Что, бишь, говорили игроки в “плюнь-попади” о Назим Азиз? “Она подглядывает сны дочерей, дабы знать, что замышляют девчонки”. Да, иного объяснения нет – в нашей стране происходили и более странные вещи, откройте любую газету да почитайте пикантные репортажи о чудесах в той ли, иной деревне, – да, Достопочтенная Матушка начала видеть сны своих дочерей. (Падма принимает это на веру не моргнув глазом, но то, что другие проглотят как ладду[64] и не подавятся, она моментально отвергнет. У всякой публики своя структура веры.) Итак, уснув ночью в своей постели, Достопочтенная Матушка навещала сны Эмералд, где натыкалась на другие сны – на тайную фантазию майора Зульфикара: большой современный дом с ванной около постели. Это было пределом амбиций майора, и таким способом Достопочтенная Матушка выяснила не только то, что ее дочка тайком встречается со своим Зульфи в местах, где можно говорить, но и то, что амбиции Эмералд идут гораздо дальше. И (почему бы и нет?) в снах Адама Азиза она увидала, как муж ее совершает свой скорбный путь вверх по какой‐то горе в Кашмире, а в животе у него дыра величиной с кулак, и догадалась, что Азиз ее разлюбил, а также предвосхитила его смерть; годы спустя, услышав, как он умер, Назим произнесла: “О, я так и знала”.

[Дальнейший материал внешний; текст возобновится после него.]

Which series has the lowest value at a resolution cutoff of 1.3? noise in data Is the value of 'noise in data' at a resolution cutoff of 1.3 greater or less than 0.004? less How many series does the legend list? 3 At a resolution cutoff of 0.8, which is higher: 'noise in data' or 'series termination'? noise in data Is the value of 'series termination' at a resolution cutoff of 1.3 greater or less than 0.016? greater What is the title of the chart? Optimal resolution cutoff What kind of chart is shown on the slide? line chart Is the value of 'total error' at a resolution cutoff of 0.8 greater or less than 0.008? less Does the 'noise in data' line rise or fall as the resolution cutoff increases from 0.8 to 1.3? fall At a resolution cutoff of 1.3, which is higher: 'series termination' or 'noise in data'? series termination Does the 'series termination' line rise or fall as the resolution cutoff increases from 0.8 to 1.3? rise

…Еще немного, думала Достопочтенная Матушка, и наша Эмералд расскажет своему майору о госте, живущем в подполе, и тогда я снова обрету способность говорить. Но вот однажды ночью она вторглась в сны своей дочери Мумтаз, чернавки, которую так и не смогла полюбить из‐за того, что кожа ее была темна, как у рыбачки с юга, и поняла: неприятности на этом не кончатся, потому что Мумтаз Азиз, как и ее подковерный воздыхатель, влюбилась.

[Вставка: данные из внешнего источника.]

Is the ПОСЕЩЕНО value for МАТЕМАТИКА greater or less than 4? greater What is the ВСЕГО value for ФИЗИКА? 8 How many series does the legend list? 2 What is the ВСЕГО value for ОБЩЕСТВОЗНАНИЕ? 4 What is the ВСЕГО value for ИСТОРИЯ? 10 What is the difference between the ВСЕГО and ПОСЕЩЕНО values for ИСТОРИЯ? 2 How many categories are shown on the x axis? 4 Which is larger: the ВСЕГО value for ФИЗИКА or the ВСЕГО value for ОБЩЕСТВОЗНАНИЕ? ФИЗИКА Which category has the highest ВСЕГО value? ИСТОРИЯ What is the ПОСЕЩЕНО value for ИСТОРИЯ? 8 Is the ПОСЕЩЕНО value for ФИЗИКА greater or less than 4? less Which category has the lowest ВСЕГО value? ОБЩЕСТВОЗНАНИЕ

Доказательств не было. Вторжение в сны – или материнская осведомленность, или женская интуиция, называйте это как хотите, – не имеет силы в суде, а Достопочтенная Матушка знала, что обвинить дочь в любовных шашнях под родительским кровом – дело серьезное. Вследствие чего Достопочтенная Матушка почувствовала себя несгибаемой и крепкой, как сталь, и решила ничего не предпринимать, не нарушать молчания: пусть Адам Азиз сам убедится, как новомодные идеи губят его детей – да, пускай сам все обнаружит после того, как он всю жизнь затыкал рот ей, приличной женщине, воспитанной в старых понятиях.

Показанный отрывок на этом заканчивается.